Nurses should also seek to understand the social and cultural factors of health as well as economic factors, and how these might influence a patient’s behavior and habits. Nurses should also not make assumptions, and should ensure that patients can comprehend the language being spoken to them. This would help ensure that there are no misunderstandings due to certain uncommon terminologies. Nurses should also avoid stereotyping patients based on ethnicity, gender, or religious factors, and rather seek to know them first before making any conclusions. Cultural practices, especially beliefs, are an important aspect of patient’s health.
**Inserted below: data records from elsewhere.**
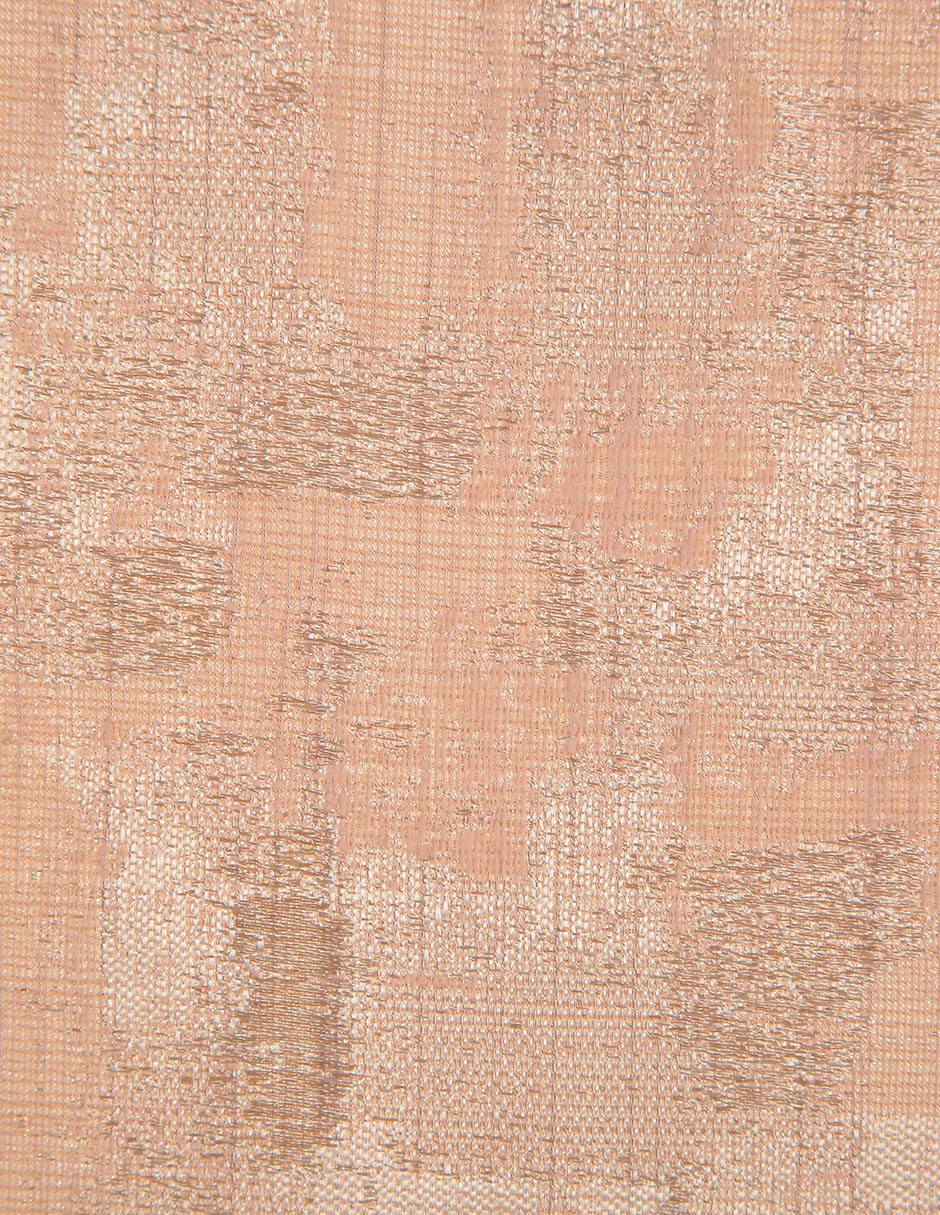 Mantel individual rectangular de algodón Meringue 3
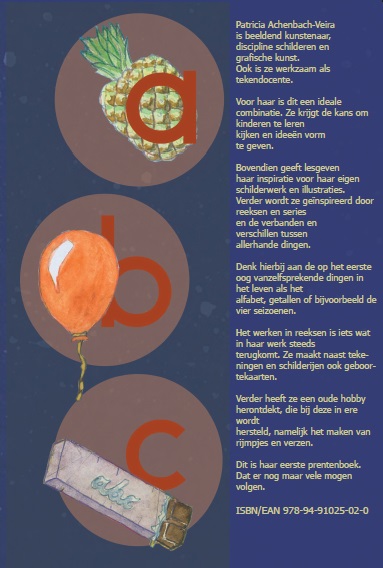 Achterkant van abc KRINGBOEKJE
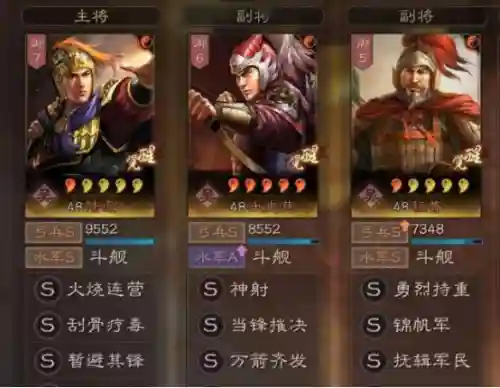 吴国肉枪阵容搭配图表大全(吴国最强T0阵容)插图6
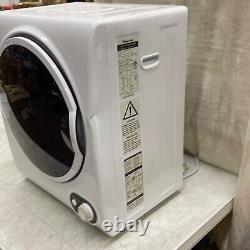 Magic Chef MCSDRY15W White Air Fluff Timed Dry Top Load Matching Electric Dryer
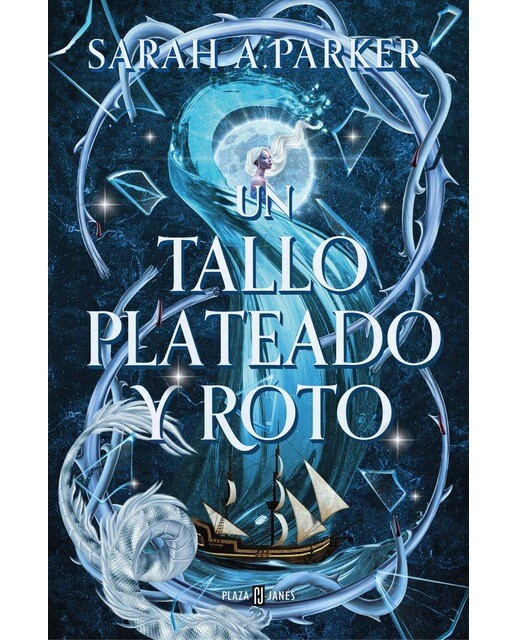 Un tallo plateado y roto (Capa mole) 1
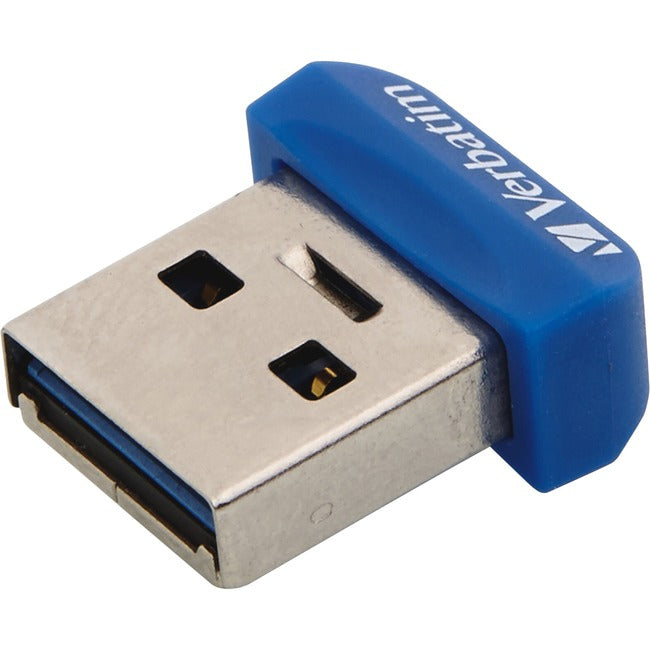 Clé USB 3.0 Store 'n' Stay Nano de 64 Go de Verbatim - Bleu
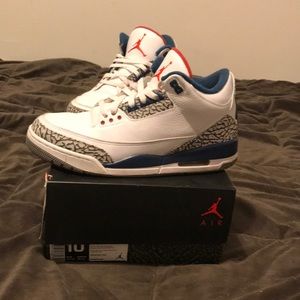 Jordan 3 True Blue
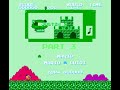 Panda Mario By Justin 2 SMB1 Hack With Cheats Part 3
These beliefs affect outcome due to the significant contributions they make towards patients’ ability to conform to main stream health care values. Therefore, nurses cannot ignore these cultural factors because if taken into consideration, they ensure patient satisfaction while at the same time ensuring that patient’s best interests are fully met. In addition to looking into patient’s belief systems, nurses should also seek to understand their own personal and cultural beliefs, in order to avoid stereotyping or wrongly assessing a patient’s cultural beliefs.